Spatial reasoning question data:
--------
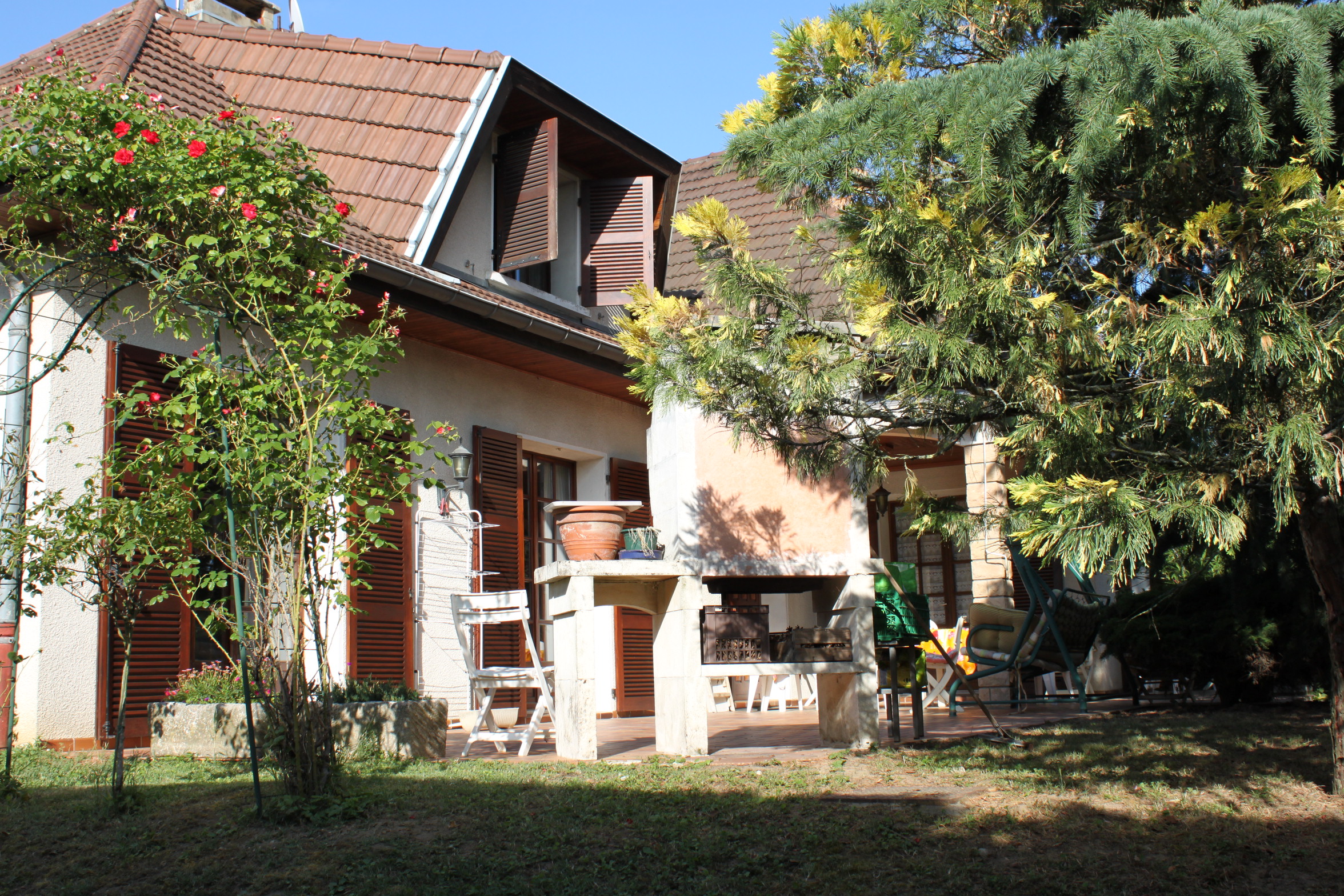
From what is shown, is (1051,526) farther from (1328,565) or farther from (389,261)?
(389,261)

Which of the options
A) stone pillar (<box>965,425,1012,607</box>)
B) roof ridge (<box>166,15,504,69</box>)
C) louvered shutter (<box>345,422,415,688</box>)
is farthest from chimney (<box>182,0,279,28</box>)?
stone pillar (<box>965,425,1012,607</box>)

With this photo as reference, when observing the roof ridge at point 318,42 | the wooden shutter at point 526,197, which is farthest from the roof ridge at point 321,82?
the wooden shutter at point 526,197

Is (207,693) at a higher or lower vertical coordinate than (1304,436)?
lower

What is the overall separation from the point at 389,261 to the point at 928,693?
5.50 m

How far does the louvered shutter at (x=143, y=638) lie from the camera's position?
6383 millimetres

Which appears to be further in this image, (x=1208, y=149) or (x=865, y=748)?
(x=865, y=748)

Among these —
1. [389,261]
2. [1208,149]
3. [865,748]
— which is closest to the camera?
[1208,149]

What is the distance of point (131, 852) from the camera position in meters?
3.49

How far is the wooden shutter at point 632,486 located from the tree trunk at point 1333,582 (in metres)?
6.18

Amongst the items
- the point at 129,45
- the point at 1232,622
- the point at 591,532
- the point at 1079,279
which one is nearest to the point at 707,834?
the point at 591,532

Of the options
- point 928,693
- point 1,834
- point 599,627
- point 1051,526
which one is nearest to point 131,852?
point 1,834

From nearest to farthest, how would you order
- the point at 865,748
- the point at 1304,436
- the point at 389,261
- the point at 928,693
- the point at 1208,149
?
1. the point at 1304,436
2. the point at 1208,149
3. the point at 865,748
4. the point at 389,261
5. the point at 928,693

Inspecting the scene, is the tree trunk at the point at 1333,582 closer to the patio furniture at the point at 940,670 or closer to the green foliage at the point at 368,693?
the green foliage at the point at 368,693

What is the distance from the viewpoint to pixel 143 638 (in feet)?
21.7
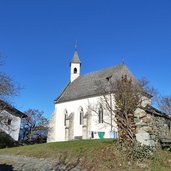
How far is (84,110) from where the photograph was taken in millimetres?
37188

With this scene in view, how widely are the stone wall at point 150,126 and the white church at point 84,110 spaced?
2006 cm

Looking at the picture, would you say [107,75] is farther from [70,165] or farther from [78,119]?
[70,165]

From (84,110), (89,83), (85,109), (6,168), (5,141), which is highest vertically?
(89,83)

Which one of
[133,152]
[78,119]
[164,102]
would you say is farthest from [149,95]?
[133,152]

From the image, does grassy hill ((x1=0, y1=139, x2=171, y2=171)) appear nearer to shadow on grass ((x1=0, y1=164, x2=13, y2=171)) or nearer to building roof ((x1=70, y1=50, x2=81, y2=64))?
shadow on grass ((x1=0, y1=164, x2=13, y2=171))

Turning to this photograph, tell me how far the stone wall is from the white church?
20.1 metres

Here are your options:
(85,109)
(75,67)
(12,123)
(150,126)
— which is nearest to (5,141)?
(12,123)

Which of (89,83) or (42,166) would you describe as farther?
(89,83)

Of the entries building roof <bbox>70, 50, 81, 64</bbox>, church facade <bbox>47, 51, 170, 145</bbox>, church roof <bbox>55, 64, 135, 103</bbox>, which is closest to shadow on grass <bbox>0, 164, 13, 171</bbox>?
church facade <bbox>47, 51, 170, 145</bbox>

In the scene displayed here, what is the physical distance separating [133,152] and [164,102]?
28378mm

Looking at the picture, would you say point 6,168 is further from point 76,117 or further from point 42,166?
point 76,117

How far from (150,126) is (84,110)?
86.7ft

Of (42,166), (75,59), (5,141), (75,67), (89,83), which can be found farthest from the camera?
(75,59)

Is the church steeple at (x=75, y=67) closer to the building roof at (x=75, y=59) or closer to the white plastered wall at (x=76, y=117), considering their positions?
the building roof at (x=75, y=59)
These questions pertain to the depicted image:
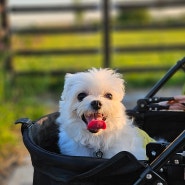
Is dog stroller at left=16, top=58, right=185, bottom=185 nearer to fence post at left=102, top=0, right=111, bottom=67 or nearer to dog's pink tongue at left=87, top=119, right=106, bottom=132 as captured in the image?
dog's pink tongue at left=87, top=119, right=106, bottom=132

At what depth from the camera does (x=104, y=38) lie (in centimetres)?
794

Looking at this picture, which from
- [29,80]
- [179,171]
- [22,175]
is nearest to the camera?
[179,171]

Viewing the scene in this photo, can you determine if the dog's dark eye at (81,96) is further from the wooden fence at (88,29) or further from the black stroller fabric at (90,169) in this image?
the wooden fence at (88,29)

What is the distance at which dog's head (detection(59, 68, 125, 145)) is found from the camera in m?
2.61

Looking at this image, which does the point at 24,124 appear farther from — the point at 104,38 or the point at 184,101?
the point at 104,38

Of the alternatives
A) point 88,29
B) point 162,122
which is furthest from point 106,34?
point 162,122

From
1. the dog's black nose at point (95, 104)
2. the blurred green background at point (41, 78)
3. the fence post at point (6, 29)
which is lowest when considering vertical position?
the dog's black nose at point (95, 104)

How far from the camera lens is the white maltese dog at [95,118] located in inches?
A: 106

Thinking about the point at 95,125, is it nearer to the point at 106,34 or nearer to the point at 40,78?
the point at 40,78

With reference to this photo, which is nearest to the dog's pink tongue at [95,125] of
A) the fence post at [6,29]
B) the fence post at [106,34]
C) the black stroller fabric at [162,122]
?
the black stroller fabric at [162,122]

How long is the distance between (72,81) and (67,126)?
--------
## YOUR TASK
An exact transcription of all the entries is required, without the pictures.

## RESPONSE TO THIS TASK
From what is shown, is (1051,526) farther from (1328,565) or farther from (389,261)?
(389,261)

Which of the options
A) stone pillar (<box>965,425,1012,607</box>)
B) roof ridge (<box>166,15,504,69</box>)
C) louvered shutter (<box>345,422,415,688</box>)
is farthest from chimney (<box>182,0,279,28</box>)?
stone pillar (<box>965,425,1012,607</box>)

With this photo as reference, when observing the roof ridge at point 318,42 | the wooden shutter at point 526,197, which is farthest from the roof ridge at point 321,82?
the wooden shutter at point 526,197

Is (207,693) at a higher or lower vertical coordinate than (1304,436)?
lower

What is the overall separation from the point at 389,261 to the point at 928,693?
5.50 m

How far does the louvered shutter at (x=143, y=638) lie from the camera's position?
6383 millimetres

Which appears to be further in this image, (x=1208, y=149) or (x=865, y=748)?
(x=865, y=748)

Among these —
1. [389,261]
2. [1208,149]
3. [865,748]
— which is closest to the camera?
[1208,149]

What is the distance of point (131, 852) from the camera position in meters?
3.49

How far is the wooden shutter at point 632,486 located from the tree trunk at point 1333,582 (in metres)?
6.18

Amongst the items
- the point at 129,45
- the point at 1232,622
- the point at 591,532
- the point at 1079,279
which one is nearest to the point at 707,834?
the point at 591,532

Of the options
- point 928,693
- point 1,834
- point 599,627
- point 1051,526
which one is nearest to point 131,852?
point 1,834

From nearest to farthest, how would you order
- the point at 865,748
- the point at 1304,436
- the point at 389,261
- the point at 928,693
- the point at 1208,149
?
1. the point at 1304,436
2. the point at 1208,149
3. the point at 865,748
4. the point at 389,261
5. the point at 928,693

Inspecting the scene, is the tree trunk at the point at 1333,582 closer to the patio furniture at the point at 940,670 or closer to the green foliage at the point at 368,693?
the green foliage at the point at 368,693

What is the distance from the viewpoint to pixel 143 638 (in feet)?
21.7
How far is (84,110) from where the photograph was taken in millimetres?
37188

With this scene in view, how widely are the stone wall at point 150,126 and the white church at point 84,110 spaced?
2006 cm

Looking at the picture, would you say [107,75] is farther from [70,165] or farther from [78,119]?
[70,165]

From (84,110), (89,83), (85,109), (6,168), (5,141), which is highest vertically?
(89,83)

Which one of
[133,152]
[78,119]
[164,102]
would you say is farthest from [149,95]?
[133,152]

From the image, does grassy hill ((x1=0, y1=139, x2=171, y2=171)) appear nearer to shadow on grass ((x1=0, y1=164, x2=13, y2=171)) or nearer to building roof ((x1=70, y1=50, x2=81, y2=64))?
shadow on grass ((x1=0, y1=164, x2=13, y2=171))

Turning to this photograph, tell me how far the stone wall is from the white church?
20.1 metres

Here are your options:
(85,109)
(75,67)
(12,123)
(150,126)
— which is nearest to (5,141)?
(12,123)

Which of (89,83) or (42,166) would you describe as farther?
(89,83)

Of the entries building roof <bbox>70, 50, 81, 64</bbox>, church facade <bbox>47, 51, 170, 145</bbox>, church roof <bbox>55, 64, 135, 103</bbox>, which is closest to shadow on grass <bbox>0, 164, 13, 171</bbox>?
church facade <bbox>47, 51, 170, 145</bbox>

In the scene displayed here, what is the physical distance separating [133,152] and [164,102]?
28378mm

Looking at the picture, would you say point 6,168 is further from point 76,117 or further from point 42,166?
point 76,117

How far from (150,126) is (84,110)?
86.7ft

Of (42,166), (75,59), (5,141), (75,67), (89,83), which can be found farthest from the camera?
(75,59)

Is the church steeple at (x=75, y=67) closer to the building roof at (x=75, y=59) or closer to the white plastered wall at (x=76, y=117), considering their positions?
the building roof at (x=75, y=59)
These questions pertain to the depicted image:
Is dog stroller at left=16, top=58, right=185, bottom=185 nearer to fence post at left=102, top=0, right=111, bottom=67 or nearer to dog's pink tongue at left=87, top=119, right=106, bottom=132 as captured in the image?
dog's pink tongue at left=87, top=119, right=106, bottom=132

At what depth from the camera does (x=104, y=38) lie (in centimetres)?
794

Looking at this picture, which from
- [29,80]
- [179,171]
- [22,175]
is nearest to the camera?
[179,171]

Viewing the scene in this photo, can you determine if the dog's dark eye at (81,96) is further from the wooden fence at (88,29) or further from the black stroller fabric at (90,169) in this image?
the wooden fence at (88,29)

What is the distance at which dog's head (detection(59, 68, 125, 145)) is found from the camera in m?
2.61

Looking at this image, which does the point at 24,124 appear farther from — the point at 104,38 or the point at 184,101?
the point at 104,38

Of the alternatives
A) point 88,29
B) point 162,122
which is furthest from point 106,34?
point 162,122

From
1. the dog's black nose at point (95, 104)
2. the blurred green background at point (41, 78)
3. the fence post at point (6, 29)
which is lowest when considering vertical position?
the dog's black nose at point (95, 104)

How far from the camera lens is the white maltese dog at [95,118] located in inches?
A: 106

Thinking about the point at 95,125, is it nearer to the point at 106,34 or nearer to the point at 40,78?
the point at 40,78

With reference to this photo, which is nearest to the dog's pink tongue at [95,125] of
A) the fence post at [6,29]
B) the fence post at [106,34]
C) the black stroller fabric at [162,122]
?
the black stroller fabric at [162,122]

How long is the distance between (72,81) and (67,126)?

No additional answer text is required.